So far, Samsung’s business has been only marginally impacted by the global pandemic.
That’s according to the South-Korean tech company, which released first-quarter guidance on Tuesday. For the period, Samsung said it expects revenue to approach $45 billion, which would represent a nearly 5% increase, year-over-year.
By contrast, Apple recently said it was not expecting to meet the revenue guidance previously provided for its fiscal second quarter.
In January, Apple said it was expecting net sales in the range of $63 billion to $67 billion for the March quarter.
Among other issues, the COVID-19 crisis briefly crippled product production of Apple’s products in China, while it has been forced to close retail stores throughout the world.
“We are experiencing a slower return to normal conditions than we had anticipated,” Apple CEO Tim Cook recently told employees in a memo obtained by Bloomberg News.
In part, analysts are attributing Samsung’s resilience to its booming semiconductor business, which was already a cash cow for the company.
“Amazon, Google, and Microsoft are accelerating investment in data centers,” Yuanta Securities Jae-yun Lee suggested in a new note to clients.

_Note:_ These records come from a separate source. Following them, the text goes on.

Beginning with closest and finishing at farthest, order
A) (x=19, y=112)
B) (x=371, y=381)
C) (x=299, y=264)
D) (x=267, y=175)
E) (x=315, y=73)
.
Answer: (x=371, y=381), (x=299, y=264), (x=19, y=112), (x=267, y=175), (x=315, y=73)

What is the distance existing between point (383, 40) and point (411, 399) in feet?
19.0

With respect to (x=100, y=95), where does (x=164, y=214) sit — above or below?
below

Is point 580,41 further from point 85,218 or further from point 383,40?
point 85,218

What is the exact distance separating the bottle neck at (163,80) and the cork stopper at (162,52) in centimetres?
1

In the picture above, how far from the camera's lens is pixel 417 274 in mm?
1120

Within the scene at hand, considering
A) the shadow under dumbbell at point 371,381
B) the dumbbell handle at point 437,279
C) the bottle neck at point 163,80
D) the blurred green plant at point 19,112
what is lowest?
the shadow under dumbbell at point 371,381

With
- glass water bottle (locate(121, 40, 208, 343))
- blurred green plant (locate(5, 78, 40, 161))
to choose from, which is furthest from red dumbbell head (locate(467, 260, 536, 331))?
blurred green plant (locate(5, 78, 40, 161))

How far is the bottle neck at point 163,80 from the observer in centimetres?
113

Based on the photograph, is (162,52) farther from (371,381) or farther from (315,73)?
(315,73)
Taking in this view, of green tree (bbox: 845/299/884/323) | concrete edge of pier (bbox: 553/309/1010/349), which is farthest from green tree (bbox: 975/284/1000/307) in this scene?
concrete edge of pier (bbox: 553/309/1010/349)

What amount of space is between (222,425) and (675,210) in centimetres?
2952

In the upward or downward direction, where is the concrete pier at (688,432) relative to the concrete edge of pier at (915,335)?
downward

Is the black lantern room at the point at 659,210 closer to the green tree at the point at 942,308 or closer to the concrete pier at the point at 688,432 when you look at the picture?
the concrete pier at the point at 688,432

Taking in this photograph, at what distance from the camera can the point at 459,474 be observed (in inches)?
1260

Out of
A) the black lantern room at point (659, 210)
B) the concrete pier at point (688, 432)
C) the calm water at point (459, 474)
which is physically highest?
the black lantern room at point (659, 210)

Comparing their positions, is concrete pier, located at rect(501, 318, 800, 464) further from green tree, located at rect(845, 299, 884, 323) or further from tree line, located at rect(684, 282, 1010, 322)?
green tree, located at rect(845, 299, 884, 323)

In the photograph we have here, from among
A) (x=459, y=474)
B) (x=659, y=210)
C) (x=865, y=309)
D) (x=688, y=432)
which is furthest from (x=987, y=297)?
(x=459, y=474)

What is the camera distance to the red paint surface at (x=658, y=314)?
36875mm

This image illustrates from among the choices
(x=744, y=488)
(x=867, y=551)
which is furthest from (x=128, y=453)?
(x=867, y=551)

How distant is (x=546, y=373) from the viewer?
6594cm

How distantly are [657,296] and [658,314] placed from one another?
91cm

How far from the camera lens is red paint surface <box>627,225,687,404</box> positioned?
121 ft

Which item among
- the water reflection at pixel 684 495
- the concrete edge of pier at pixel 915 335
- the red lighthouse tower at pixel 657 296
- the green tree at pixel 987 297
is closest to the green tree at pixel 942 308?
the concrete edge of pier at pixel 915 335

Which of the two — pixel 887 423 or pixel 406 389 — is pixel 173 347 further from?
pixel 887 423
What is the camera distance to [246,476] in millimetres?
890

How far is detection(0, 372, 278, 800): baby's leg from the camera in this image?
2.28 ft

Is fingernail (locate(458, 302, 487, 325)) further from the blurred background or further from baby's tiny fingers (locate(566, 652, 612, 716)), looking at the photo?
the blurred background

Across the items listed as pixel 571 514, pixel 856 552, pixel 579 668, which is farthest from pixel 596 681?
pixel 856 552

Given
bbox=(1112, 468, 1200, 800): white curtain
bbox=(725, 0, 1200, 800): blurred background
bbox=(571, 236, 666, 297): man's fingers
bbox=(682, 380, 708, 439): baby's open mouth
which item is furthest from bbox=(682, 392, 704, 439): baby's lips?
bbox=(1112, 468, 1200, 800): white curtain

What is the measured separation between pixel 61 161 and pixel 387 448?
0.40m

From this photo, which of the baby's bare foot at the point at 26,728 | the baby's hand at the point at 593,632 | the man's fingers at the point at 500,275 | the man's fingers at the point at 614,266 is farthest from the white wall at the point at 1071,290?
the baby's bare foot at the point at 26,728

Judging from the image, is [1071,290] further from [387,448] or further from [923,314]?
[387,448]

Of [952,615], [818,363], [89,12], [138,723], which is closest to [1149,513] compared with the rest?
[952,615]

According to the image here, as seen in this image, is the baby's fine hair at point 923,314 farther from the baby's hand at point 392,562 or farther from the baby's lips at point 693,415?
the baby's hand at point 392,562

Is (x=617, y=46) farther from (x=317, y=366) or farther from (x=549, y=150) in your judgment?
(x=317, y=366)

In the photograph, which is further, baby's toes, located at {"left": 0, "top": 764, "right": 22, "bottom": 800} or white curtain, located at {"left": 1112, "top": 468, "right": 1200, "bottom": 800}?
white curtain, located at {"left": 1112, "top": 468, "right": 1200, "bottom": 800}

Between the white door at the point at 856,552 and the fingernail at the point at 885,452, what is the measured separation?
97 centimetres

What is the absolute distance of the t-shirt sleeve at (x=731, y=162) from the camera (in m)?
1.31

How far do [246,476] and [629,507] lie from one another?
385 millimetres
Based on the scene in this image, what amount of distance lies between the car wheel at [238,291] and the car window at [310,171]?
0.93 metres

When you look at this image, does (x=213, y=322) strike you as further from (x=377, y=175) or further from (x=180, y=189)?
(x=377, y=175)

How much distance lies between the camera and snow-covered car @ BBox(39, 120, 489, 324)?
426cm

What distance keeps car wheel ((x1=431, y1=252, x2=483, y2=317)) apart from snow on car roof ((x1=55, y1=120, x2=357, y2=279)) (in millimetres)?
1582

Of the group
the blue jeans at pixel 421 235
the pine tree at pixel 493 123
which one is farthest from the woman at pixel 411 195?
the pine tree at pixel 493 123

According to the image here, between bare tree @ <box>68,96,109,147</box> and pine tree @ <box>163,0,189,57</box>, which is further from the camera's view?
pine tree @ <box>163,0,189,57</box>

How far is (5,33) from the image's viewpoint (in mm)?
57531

That translates to a need for many more semiconductors.
Like its rivals, however, analysts expect Samsung to experience a sharp decline in smartphone sales.
Looking ahead to the second quarter, Hyundai Motor Investment analyst Greg Roh said in a recent note: “Given consumer preference to purchase premium smartphones in physical stores rather than online, we expect (Samsung’s hardware) division to suffer a severe earnings decline.”
If the pandemic does not dissipate by the second quarter of the year, Samsung expects to miss its full-year revenue projections in a big way, sources tell Bloomberg.